Le ministre de l'Education nationale présente lundi son texte de loi pour "une école de la confiance" au Conseil supérieur de l'éducation. Une des mesures prévues fait grincer des dents : l'instruction obligatoire dès l'âge de trois ans. Conséquence : les communes devront financer aussi les écoles maternelles privées, ce qui n'était pas le cas jusqu'à présent.

Un élève dans une classe maternelle de Marseille (illustration). 
Un élève dans une classe maternelle de Marseille (illustration).  (ANNE-CHRISTINE POUJOULAT / AFP)

C'est un projet de loi un peu "fourre-tout" que prépare le ministre de l'Education nationale : une loi pour "une école de la confiance". Le texte est présenté lundi 15 octobre au Conseil supérieur de l'éducation, un organe consultatif. Il comprend une série de mesures qui n'ont pas grand chose à voir entre elles, mais parmi lesquelles se trouve l'abaissement de l'instruction obligatoire à trois ans, au lieu de six ans, à partir de la rentrée 2019.

Un coût de 40 millions d'euros pour les communes

Si la mesure avait été annoncée par Emmanuel Macron en mars 2018 et qu'elle est avant tout symbolique (97% des enfants de trois ans sont déjà scolarisés), certains, à gauche surtout, y voient un cadeau à l'enseignement privé.

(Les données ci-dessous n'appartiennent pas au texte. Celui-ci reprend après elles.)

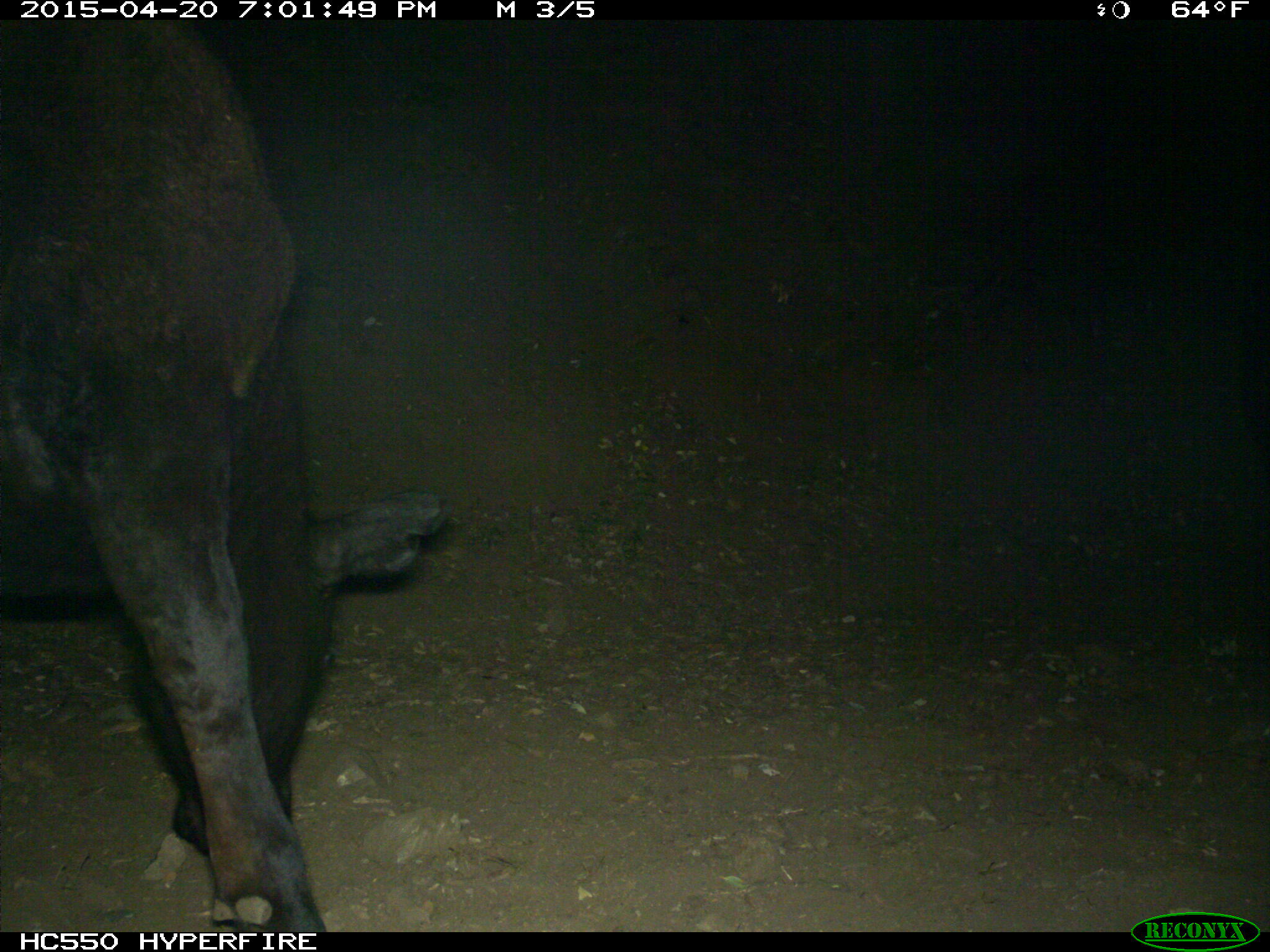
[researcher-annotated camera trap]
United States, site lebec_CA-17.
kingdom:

En effet, aujourd'hui, les communes doivent financer les frais de fonctionnement des écoles privées sous contrat dans les mêmes proportions que le public, mais seulement à partir du CP. Avec l'abaissement de l'instruction obligatoire à trois ans, elles vont devoir aussi contribuer au financement des écoles maternelles privées. Au total, la charge supplémentaire est estimée à 40 millions d'euros.

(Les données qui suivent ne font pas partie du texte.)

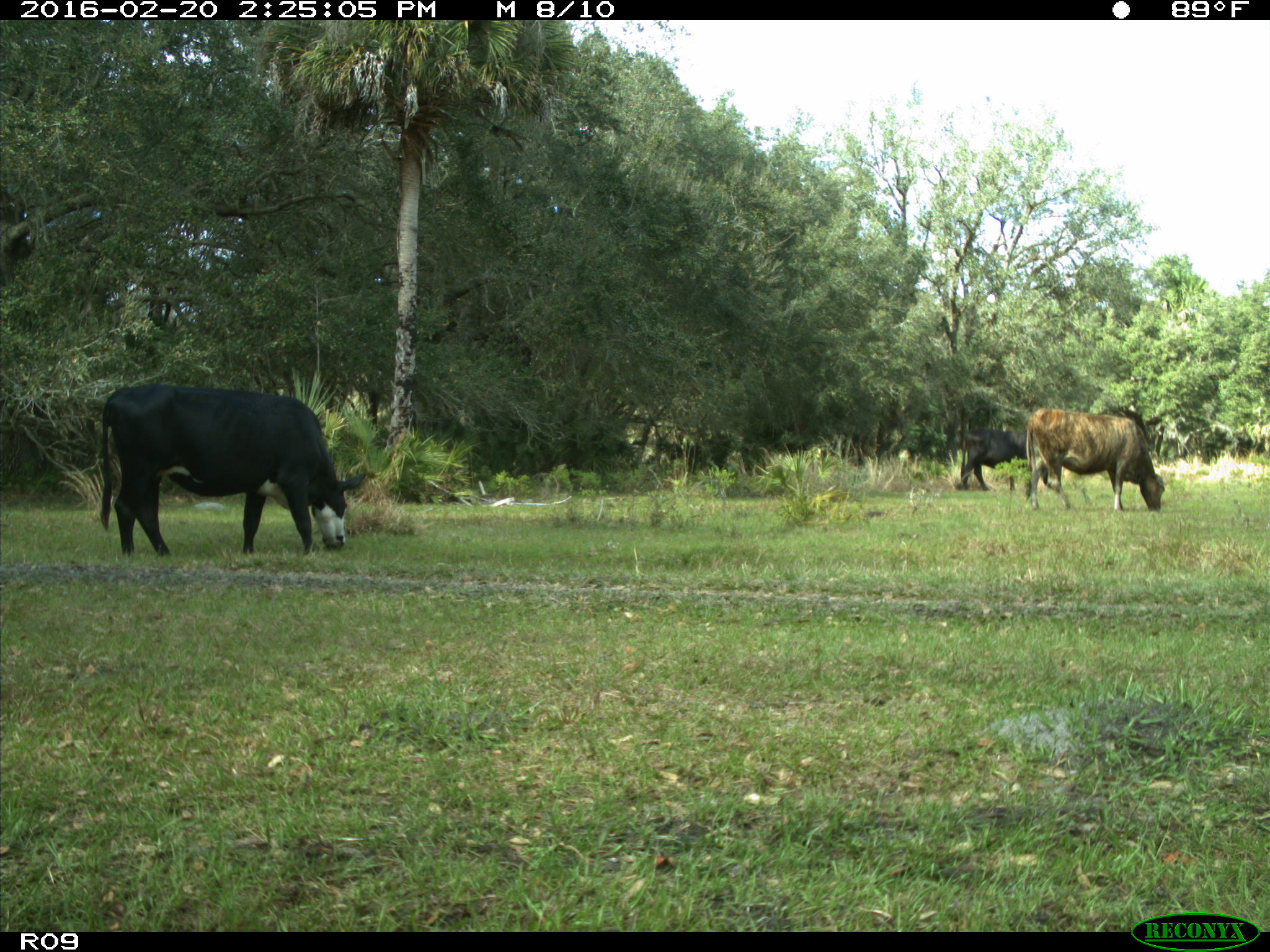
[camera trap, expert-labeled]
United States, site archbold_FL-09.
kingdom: Animalia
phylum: Chordata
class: Mammalia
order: Artiodactyla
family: Bovidae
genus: Bos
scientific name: Bos taurus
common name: domestic cow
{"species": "Bos taurus (domestic cow)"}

"On relance la guerre scolaire" entre privé et public

Si une partie des municipalités le faisait déjà volontairement et que l'Etat prévoit une compensation financière pour les autres, certains estiment que le privé sera gagnant. "C'est un basculement très important d'argent public en direction des écoles privées", rappelle Damien Berthillier, adjoint au maire PS de Villeurbanne et président du réseau des villes éducatrices. "On sait déjà que ces établissements ont peu de contraintes par rapport aux moyens publics importants dont ils disposent. Si demain, on leur donne plus de moyens dans une période où il y a moins d'argent, on peut dire que l'on favorise le privé par rapport au public et qu'on relance la guerre scolaire."

Au ministère, on répond que ce n'est pas du tout l'objectif et que la priorité est de mettre en place l'instruction dès le plus jeune âge. Une mesure que la gauche a longtemps porté, ajoute t-on au ministère, sans jamais oser la mettre en oeuvre.